On the sell-side, expectations are still influenced by the high-multiple environment of the late 2010s and early 2020s. Many business owners — and even some financial sponsors — remain anchored to peak valuations, especially when their companies have continued to perform operationally. From their perspective, a solid EBITDA trajectory should justify maintaining relatively high pricing levels.
Buyers, however, approach the same assets with a different framework. Higher interest rates, reinforced since the tightening cycle led by the European Central Bank, have fundamentally altered return expectations. Financing costs are no longer negligible, and leverage contributes less to value creation than it once did. As a result, buyers are applying more conservative multiples, placing greater emphasis on downside protection and cash flow resilience.
This divergence is not simply a negotiation issue; it reflects a broader shift in financial logic. In a low-rate environment, valuation could be supported by abundant liquidity and aggressive capital structures. In today’s context, pricing must be justified by intrinsic performance rather than financial conditions alone.
The consequences are visible in deal dynamics. Processes take longer, exclusivity periods are extended, and a higher proportion of transactions fail to reach completion. In many cases, the gap is not wide enough to justify walking away entirely, but it remains significant enough to prevent straightforward agreements.
To address this, structuring mechanisms have become central to negotiations. Earn-outs are increasingly used to link part of the purchase price to future performance, allowing buyers to protect against uncertainty while giving sellers the possibility to achieve their valuation targets. Similarly, vendor loans have regained traction, not only as a financing tool but also as a signal of confidence from the seller.
These mechanisms are not new, but their role has evolved. They are no longer marginal adjustments — they are often essential to making deals feasible. In that sense, they illustrate a broader trend: financial engineering is shifting from value optimization to value reconciliation.
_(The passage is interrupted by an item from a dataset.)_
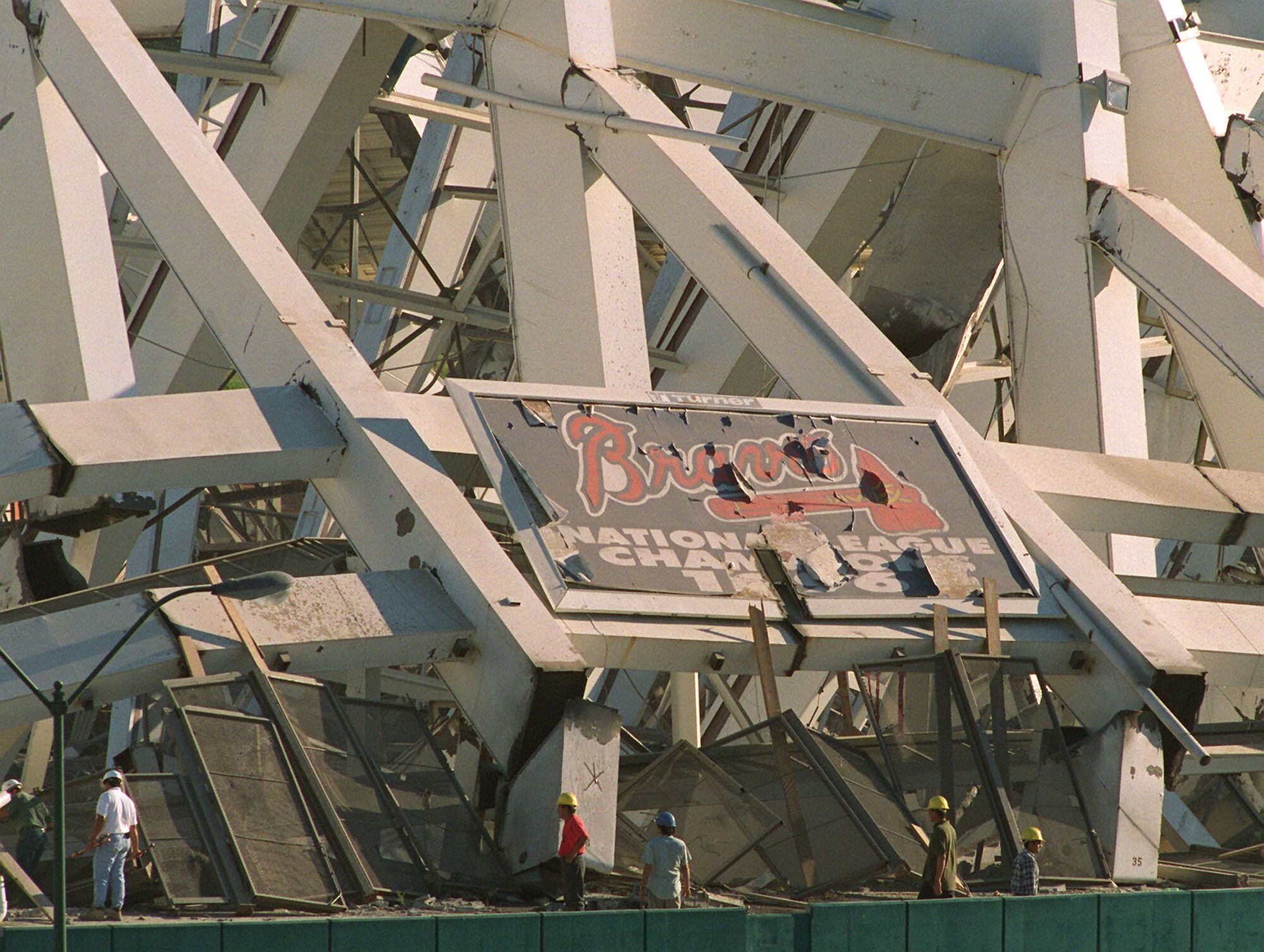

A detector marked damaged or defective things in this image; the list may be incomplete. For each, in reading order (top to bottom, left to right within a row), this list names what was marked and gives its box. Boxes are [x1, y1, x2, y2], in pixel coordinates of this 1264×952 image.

This dynamic can also be interpreted through the lens of information asymmetry. As highlighted by Joseph Stiglitz, uncertainty about future performance leads market participants to adopt more cautious positions. In the current environment, this translates into buyers demanding safeguards, while sellers resist downward revisions of valuation unless compensated by contingent upside.
At the same time, financing constraints reinforce the gap. Banks remain selective, and debt packages are structured with more conservative assumptions. Even when both parties agree on a price, securing the necessary financing under acceptable terms can be challenging, adding another layer of complexity to the negotiation.
As of April 2026, there are signs that the gap is gradually narrowing. Some sellers are adjusting expectations, particularly in sectors more exposed to macroeconomic pressures. Buyers, on the other hand, are showing increased flexibility for high-quality assets with strong visibility on cash flows. However, this convergence remains slow and uneven across sectors.
Ultimately, the persistence of the valuation gap reflects a transition phase. Markets are moving from one equilibrium to another, and such transitions rarely occur smoothly. Until a new pricing consensus is established, M&A activity is likely to remain selective, with execution relying heavily on structuring creativity and disciplined underwriting.
In this environment, closing a deal is no longer just about agreeing on a number. It is about aligning expectations, sharing risk, and building structures that can accommodate uncertainty — a process that is, by nature, more complex, but also more revealing of underlying value.